The US Consumer Price Index (CPI) for November is set to be released at 8:30 AM ET (7:00 PM IST) today. Analysts expect a headline reading of 3.1% and a core reading of 3.0%, with month-over-month growth projected at around 0.3%.
This CPI release is particularly important as the October report was canceled due to government shutdown-related data disruptions, leaving the Federal Reserve and markets partially in the dark. Investors are closely monitoring services for signs of sustained disinflation and goods to assess remaining tariff-driven price pressures.
Historical Market Reaction
In prior CPI releases, the S&P 500 rose 10 days later in 7 out of 8 cases, with October being the exception due to a hawkish FOMC. With the Fed meeting now behind us and seasonal “Santa rally” tailwinds approaching, markets are generally expected to move higher.
Potential Impact on Cryptocurrencies
Bitcoin (BTC), Solana (SOL), and other crypto assets are highly sensitive to CPI data due to its influence on liquidity and Fed policy expectations.
Bullish Scenario
- CPI at or below 3.1% could ease Fed concerns
- Likely decline in the US Dollar Index (DXY)

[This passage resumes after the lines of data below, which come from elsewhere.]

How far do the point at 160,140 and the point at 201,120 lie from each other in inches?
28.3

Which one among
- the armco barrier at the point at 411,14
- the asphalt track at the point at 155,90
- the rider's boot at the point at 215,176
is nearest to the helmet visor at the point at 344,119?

- Increased liquidity may boost crypto prices
Bearish Scenario
- Hotter-than-expected CPI may keep the Fed cautious
- Risk assets, including cryptocurrencies, could face downward pressure
Bitcoin Technical Outlook
Traders expect potential liquidity sweeps and reactions around order blocks. While short-term volatility is likely, the higher timeframe trend for Bitcoin remains cautious, with the CPI data serving as a key near-term catalyst.
If November CPI meets or falls below 3.1%, cryptocurrencies may benefit from renewed bullish momentum alongside stocks. Conversely, a hotter reading could dampen market sentiment. Investors and traders should brace for volatile market reactions following the release.